━━━━━ TASK INPUT ━━━━━

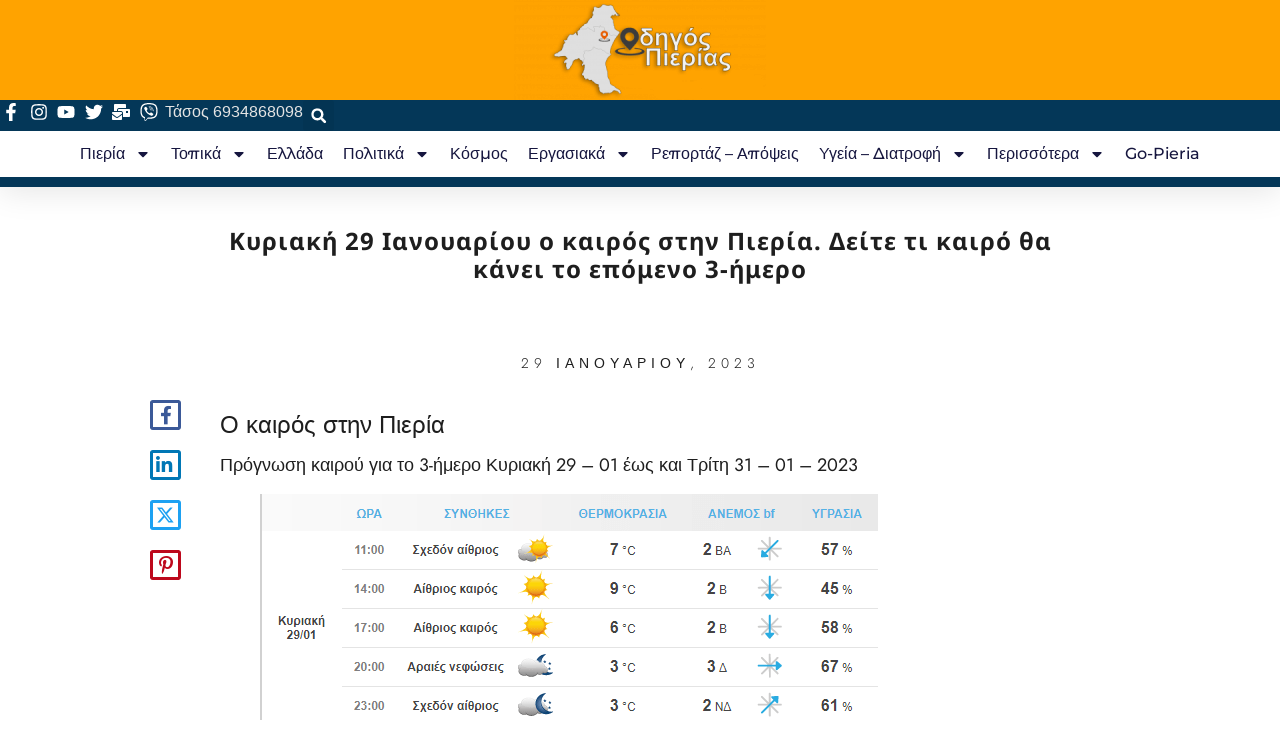

--- FILE ---
content_type: text/html; charset=utf-8
request_url: https://www.google.com/recaptcha/api2/aframe
body_size: 266
content:
<!DOCTYPE HTML><html><head><meta http-equiv="content-type" content="text/html; charset=UTF-8"></head><body><script nonce="yesRTbux19P_P-4I4DIMfg">/** Anti-fraud and anti-abuse applications only. See google.com/recaptcha */ try{var clients={'sodar':'https://pagead2.googlesyndication.com/pagead/sodar?'};window.addEventListener("message",function(a){try{if(a.source===window.parent){var b=JSON.parse(a.data);var c=clients[b['id']];if(c){var d=document.createElement('img');d.src=c+b['params']+'&rc='+(localStorage.getItem("rc::a")?sessionStorage.getItem("rc::b"):"");window.document.body.appendChild(d);sessionStorage.setItem("rc::e",parseInt(sessionStorage.getItem("rc::e")||0)+1);localStorage.setItem("rc::h",'1768858716578');}}}catch(b){}});window.parent.postMessage("_grecaptcha_ready", "*");}catch(b){}</script></body></html>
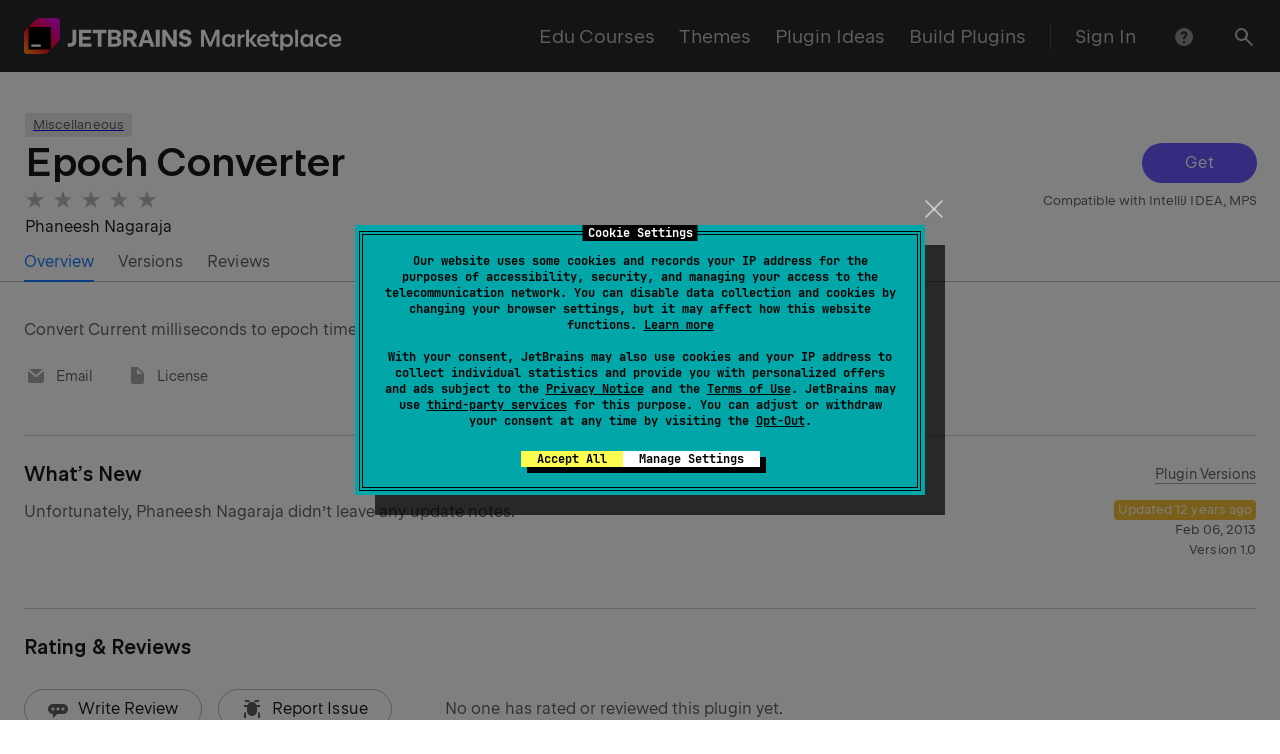

--- FILE ---
content_type: text/css
request_url: https://plugins.jetbrains.com/static/versions/35649/7747.css
body_size: 866
content:
.root--GKOhnkC{padding:0 12px;background:var(--rs-color-grey-5);border-radius:8px}.header--aMwngYM{display:flex;align-items:center;justify-content:space-between}.toggleButton--hpfqZfi{margin-top:-3px;color:var(--rs-color-black-t50);transform:rotate(0);transition:transform .2s cubic-bezier(.39,.58,.57,1)}.message--dtQ8JIy{max-height:0;overflow:hidden;color:var(--rs-color-black-t70);transition:max-height .2s cubic-bezier(.39,.58,.57,1)}.entry--QuqIicc{padding:12px 0;font-size:16px;background:var(--rs-color-grey-5);border-radius:0}.entry--QuqIicc.isOpen--QK8pU3B .toggleButton--hpfqZfi{transform:rotate(180deg)}.clickable--sDP17bZ{cursor:pointer}.entryBorder--fj2ZKn0{border-bottom:1px solid var(--rs-color-black-t10)}:root{--screenshot-preview-height:380px;--screenshot-preview-height-lg:310px;--screenshot-preview-height-md:235px;--screenshot-border:1px solid var(--wt-color-grey-light)}.screenshots{margin-bottom:25px}.screenshots_small{position:relative;left:calc(var(--wt-base-unit)*-1)}.screenshots__item-wrapper_small{box-sizing:border-box;padding-right:var(--wt-base-unit);padding-left:var(--wt-base-unit)}.screenshots__item-wrapper_small_multiple{height:calc(var(--screenshot-preview-height)*1)!important}@media (max-width:1276px){.screenshots__item-wrapper_small_multiple{height:calc(var(--screenshot-preview-height-lg)*1)!important}}@media (max-width:1000px){.screenshots__item-wrapper_small_multiple{height:calc(var(--screenshot-preview-height-md)*1)!important}}@media (max-width:640px){.screenshots__item-wrapper_small_multiple{height:var(--screenshot-preview-height-md)!important}}.screenshots__item-wrapper_small img{cursor:pointer}.screenshots__item-wrapper_small_standalone img{left:0;max-height:calc(var(--screenshot-preview-height)*1)!important}.screenshots__item-wrapper_small_standalone_video{max-width:700px}.screenshots__item-wrapper_big{box-sizing:border-box;padding-right:var(--wt-base-unit);padding-left:var(--wt-base-unit)}.screenshots__item-wrapper_big_multiple{height:calc(var(--screenshot-preview-height)*1.6)!important}@media (max-width:1276px){.screenshots__item-wrapper_big_multiple{height:calc(var(--screenshot-preview-height-lg)*1.6)!important}}@media (max-width:1000px){.screenshots__item-wrapper_big_multiple{height:calc(var(--screenshot-preview-height-md)*1.6)!important}}@media (max-width:640px){.screenshots__item-wrapper_big_multiple{height:var(--screenshot-preview-height-md)!important}}.screenshots__item-wrapper_big img{cursor:pointer}.screenshots__item-wrapper_big_standalone img{left:0;max-height:calc(var(--screenshot-preview-height)*1.6)!important}.screenshots__item-wrapper_big_standalone_video{max-width:1120px}.screenshots__item-wrapper_big_standalone{text-align:center}.screenshots__item{display:flex;align-items:center;box-sizing:border-box;width:100%;height:100%}.screenshots__item_border{border:var(--screenshot-border);cursor:pointer}.screenshots__img{max-width:100%;max-height:100%;background-repeat:no-repeat;background-position:50%;background-size:cover}.screenshots__img_multiple{position:absolute;top:50%;left:50%;transform:translate(-50%,-50%)}.screenshots__img_border{box-sizing:border-box;border:var(--screenshot-border)}.screenshots__preview{position:absolute;top:50%;left:50%;transform:translate(-50%,-50%);z-index:-1;width:100%;height:100%;background-repeat:no-repeat;background-position:50%;background-size:contain}.screenshots__blur,.screenshots__blur-placeholder{position:absolute;bottom:0;width:100%}.screenshots__blur-placeholder{height:30px;overflow:hidden;filter:blur(2px)}.screenshots__indicator{position:absolute;top:50%;left:50%;transform:translate(-50%,-50%);z-index:-1}.mp-edu-course-list ol{padding-bottom:4px;padding-left:20px;list-style:decimal}.mp-edu-course-description p{margin:revert}.mp-edu-course-description ul{margin:revert;padding:revert;list-style:inside}.mp-edu-course-description ul li{margin:revert}.copyButton--fhRArWB{color:var(--rs-color-black-t20);cursor:pointer}.copyButton--fhRArWB:hover{color:var(--rs-color-black-t70)}.iconWithLink--Y4Curcy{max-width:-moz-max-content;max-width:max-content;cursor:default;display:flex;flex-direction:row;justify-content:flex-start;align-items:center}.iconWithLink--Y4Curcy svg{margin-right:8px}.iconWithLink--LDk09eq{display:flex;flex-direction:row;justify-content:flex-start;align-items:center}.iconWithLink--LDk09eq svg{margin-top:-3px;margin-right:8px}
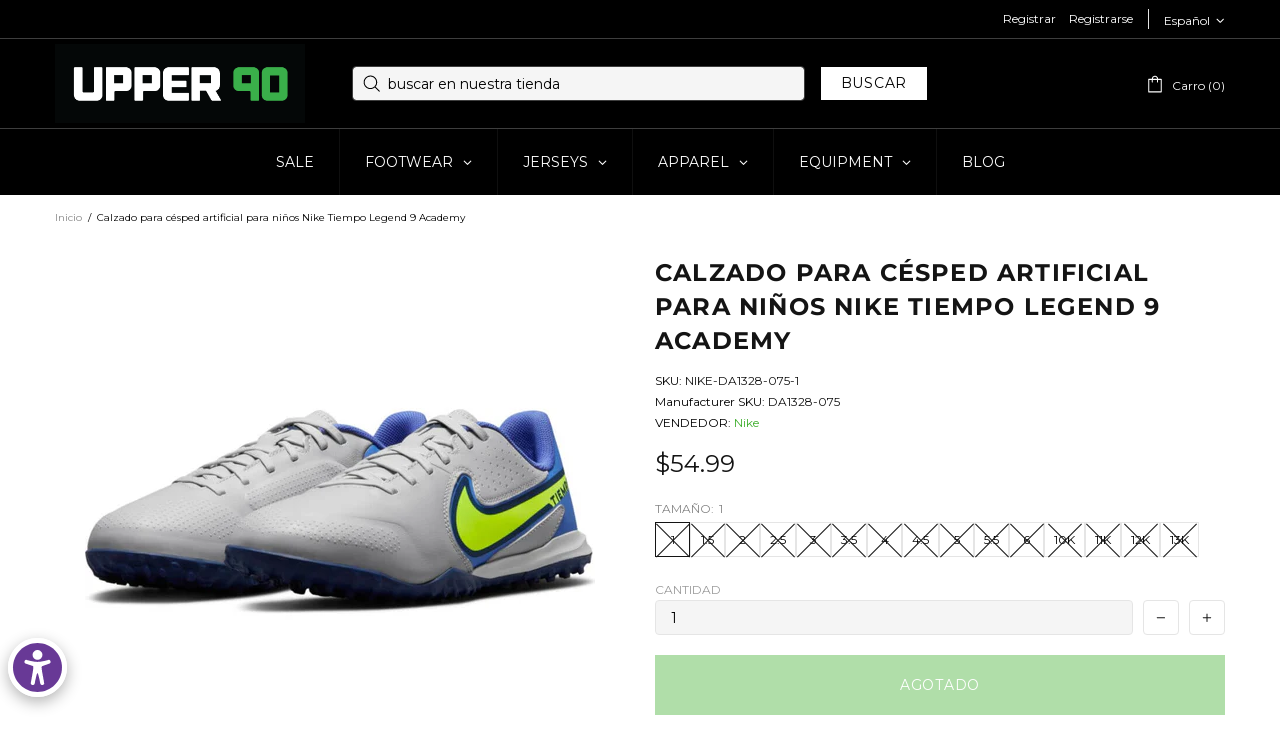

--- FILE ---
content_type: text/css
request_url: https://u90soccer.com/cdn/shop/t/29/assets/boost-sd-custom.css?v=1768913511628
body_size: -537
content:
/*# sourceMappingURL=/cdn/shop/t/29/assets/boost-sd-custom.css.map?v=1768913511628 */


--- FILE ---
content_type: text/javascript
request_url: https://u90soccer.com/cdn/shop/t/29/assets/boost-sd-custom.js?v=1768913511628
body_size: -550
content:
//# sourceMappingURL=/cdn/shop/t/29/assets/boost-sd-custom.js.map?v=1768913511628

━━━━━

* TASK TO CARRY OUT
The lines from the one containing "content_type: text/javascript" through the final line of the listing above are all you should set down, exactly as written.

* RESULT
content_type: text/javascript
request_url: https://u90soccer.com/cdn/shop/t/29/assets/boost-sd-custom.js?v=1768913511628
body_size: -550
content:
//# sourceMappingURL=/cdn/shop/t/29/assets/boost-sd-custom.js.map?v=1768913511628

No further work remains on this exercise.